RECORDS TO USE
------------------------------

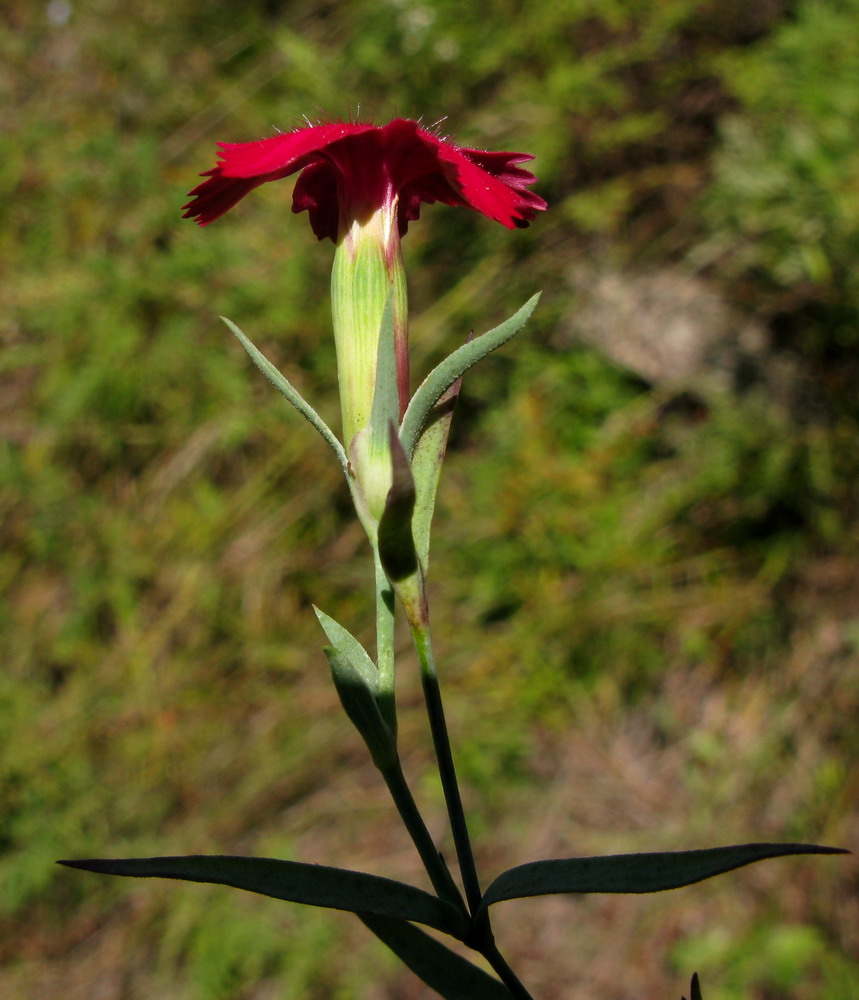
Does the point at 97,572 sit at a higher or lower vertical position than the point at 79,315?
lower

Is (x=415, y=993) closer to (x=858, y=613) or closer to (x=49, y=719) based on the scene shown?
(x=49, y=719)

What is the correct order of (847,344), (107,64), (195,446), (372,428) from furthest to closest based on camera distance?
(107,64), (195,446), (847,344), (372,428)

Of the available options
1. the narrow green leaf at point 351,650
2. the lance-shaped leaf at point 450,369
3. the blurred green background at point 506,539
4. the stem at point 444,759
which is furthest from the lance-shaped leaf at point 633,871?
the blurred green background at point 506,539

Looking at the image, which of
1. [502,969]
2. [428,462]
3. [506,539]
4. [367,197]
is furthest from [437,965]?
[506,539]

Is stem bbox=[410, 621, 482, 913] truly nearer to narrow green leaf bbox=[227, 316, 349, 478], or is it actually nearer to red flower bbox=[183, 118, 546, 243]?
narrow green leaf bbox=[227, 316, 349, 478]

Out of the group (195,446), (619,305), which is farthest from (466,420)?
(195,446)
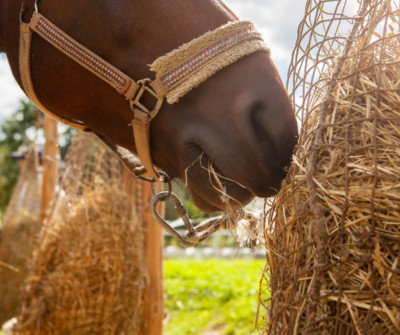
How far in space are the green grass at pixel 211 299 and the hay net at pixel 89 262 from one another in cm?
126

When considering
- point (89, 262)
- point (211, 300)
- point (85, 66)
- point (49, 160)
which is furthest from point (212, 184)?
point (49, 160)

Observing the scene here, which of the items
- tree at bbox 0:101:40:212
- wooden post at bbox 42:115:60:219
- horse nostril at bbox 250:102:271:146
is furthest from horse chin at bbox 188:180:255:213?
tree at bbox 0:101:40:212

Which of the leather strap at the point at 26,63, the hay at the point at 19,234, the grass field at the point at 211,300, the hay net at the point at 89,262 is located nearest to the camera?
the leather strap at the point at 26,63

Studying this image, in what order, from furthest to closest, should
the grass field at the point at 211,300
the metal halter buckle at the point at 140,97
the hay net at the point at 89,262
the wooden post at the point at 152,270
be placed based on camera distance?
the grass field at the point at 211,300 → the wooden post at the point at 152,270 → the hay net at the point at 89,262 → the metal halter buckle at the point at 140,97

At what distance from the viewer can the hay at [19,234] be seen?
5.36 m

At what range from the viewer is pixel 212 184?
995 mm

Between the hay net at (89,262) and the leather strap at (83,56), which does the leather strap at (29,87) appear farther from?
the hay net at (89,262)

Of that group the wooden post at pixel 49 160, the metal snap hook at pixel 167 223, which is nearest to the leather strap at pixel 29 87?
the metal snap hook at pixel 167 223

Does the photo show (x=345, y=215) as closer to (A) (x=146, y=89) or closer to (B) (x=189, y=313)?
(A) (x=146, y=89)

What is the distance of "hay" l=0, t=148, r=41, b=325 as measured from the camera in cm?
536

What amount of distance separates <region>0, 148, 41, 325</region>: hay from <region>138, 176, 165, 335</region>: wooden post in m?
3.07

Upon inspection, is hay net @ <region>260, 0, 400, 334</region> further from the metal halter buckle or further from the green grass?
the green grass

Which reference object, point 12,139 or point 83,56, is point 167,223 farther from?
point 12,139

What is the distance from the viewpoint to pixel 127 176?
286 cm
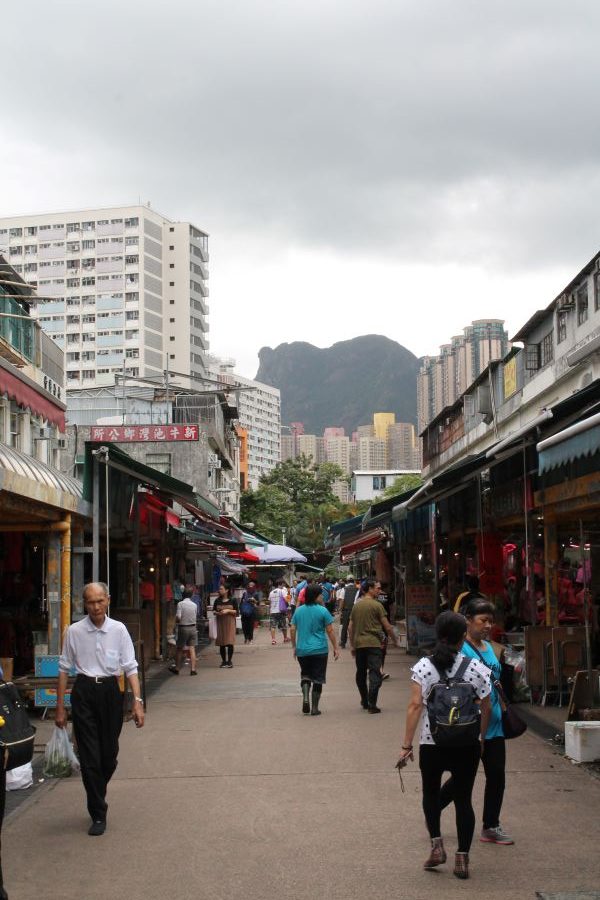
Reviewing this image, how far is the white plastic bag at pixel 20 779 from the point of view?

------------------------------

WHAT YOU HAVE TO DO
Rewrite all of the lines above, replacing "camera" with "lens" wherever it occurs and keeping everything else the same. Leave the pictures out of your version.

OUTPUT BELOW
Does the point at 97,572 sit at a higher or lower vertical position than the point at 79,315?
lower

Is (x=415, y=993) closer to (x=858, y=613) or closer to (x=49, y=719) based on the scene shown?
(x=49, y=719)

What is the correct order of (847,344), (107,64), (195,446), (372,428) from furthest to closest based on lens distance?
(107,64), (195,446), (847,344), (372,428)

Of the available options
1. the narrow green leaf at point 351,650
2. the lance-shaped leaf at point 450,369
3. the blurred green background at point 506,539
4. the stem at point 444,759
which is furthest from the lance-shaped leaf at point 633,871?
the blurred green background at point 506,539

Looking at the image, which of
1. [502,969]
2. [428,462]
3. [506,539]
4. [367,197]
is furthest from [437,965]?
[506,539]

Is stem bbox=[410, 621, 482, 913] truly nearer to narrow green leaf bbox=[227, 316, 349, 478], or is it actually nearer to red flower bbox=[183, 118, 546, 243]?
narrow green leaf bbox=[227, 316, 349, 478]

Out of the group (195,446), (619,305), which is farthest from (466,420)?
(195,446)
How far in space are the green grass at pixel 211 299 and the hay net at pixel 89 262 from one another in cm?
126

When considering
- point (89, 262)
- point (211, 300)
- point (85, 66)
- point (49, 160)
which is furthest from point (212, 184)?
point (49, 160)

Observing the scene here, which of the items
- tree at bbox 0:101:40:212
- wooden post at bbox 42:115:60:219
- horse nostril at bbox 250:102:271:146
is furthest from horse chin at bbox 188:180:255:213?
tree at bbox 0:101:40:212

Which of the leather strap at the point at 26,63, the hay at the point at 19,234, the grass field at the point at 211,300, the hay net at the point at 89,262 is located nearest to the lens?
the leather strap at the point at 26,63

Studying this image, in what order, from furthest to closest, should
the grass field at the point at 211,300
the metal halter buckle at the point at 140,97
the hay net at the point at 89,262
the wooden post at the point at 152,270
be placed based on lens distance?
the grass field at the point at 211,300 → the wooden post at the point at 152,270 → the hay net at the point at 89,262 → the metal halter buckle at the point at 140,97

At what distance from the viewer can the hay at [19,234] be seen?
5.36 m

At what range from the viewer is pixel 212 184?
995 mm

Between the hay net at (89,262) and the leather strap at (83,56), which does the leather strap at (29,87) appear farther from?
the hay net at (89,262)

Of that group the wooden post at pixel 49 160, the metal snap hook at pixel 167 223, which is nearest to the leather strap at pixel 29 87?
the metal snap hook at pixel 167 223

Does the photo show (x=345, y=215) as closer to (A) (x=146, y=89) or closer to (B) (x=189, y=313)?
(A) (x=146, y=89)

What is the distance of "hay" l=0, t=148, r=41, b=325 as measured from the lens in cm?
536

What amount of distance separates <region>0, 148, 41, 325</region>: hay from <region>138, 176, 165, 335</region>: wooden post in m?
3.07

Upon inspection, is hay net @ <region>260, 0, 400, 334</region> further from the metal halter buckle or further from the green grass?
the green grass

Which reference object, point 12,139 or point 83,56, is point 167,223 farther from?
point 12,139

What is the distance from the viewpoint to pixel 127 176?
286 cm
Reviewing this image, how far is the white plastic bag at pixel 20 779 from the point of view?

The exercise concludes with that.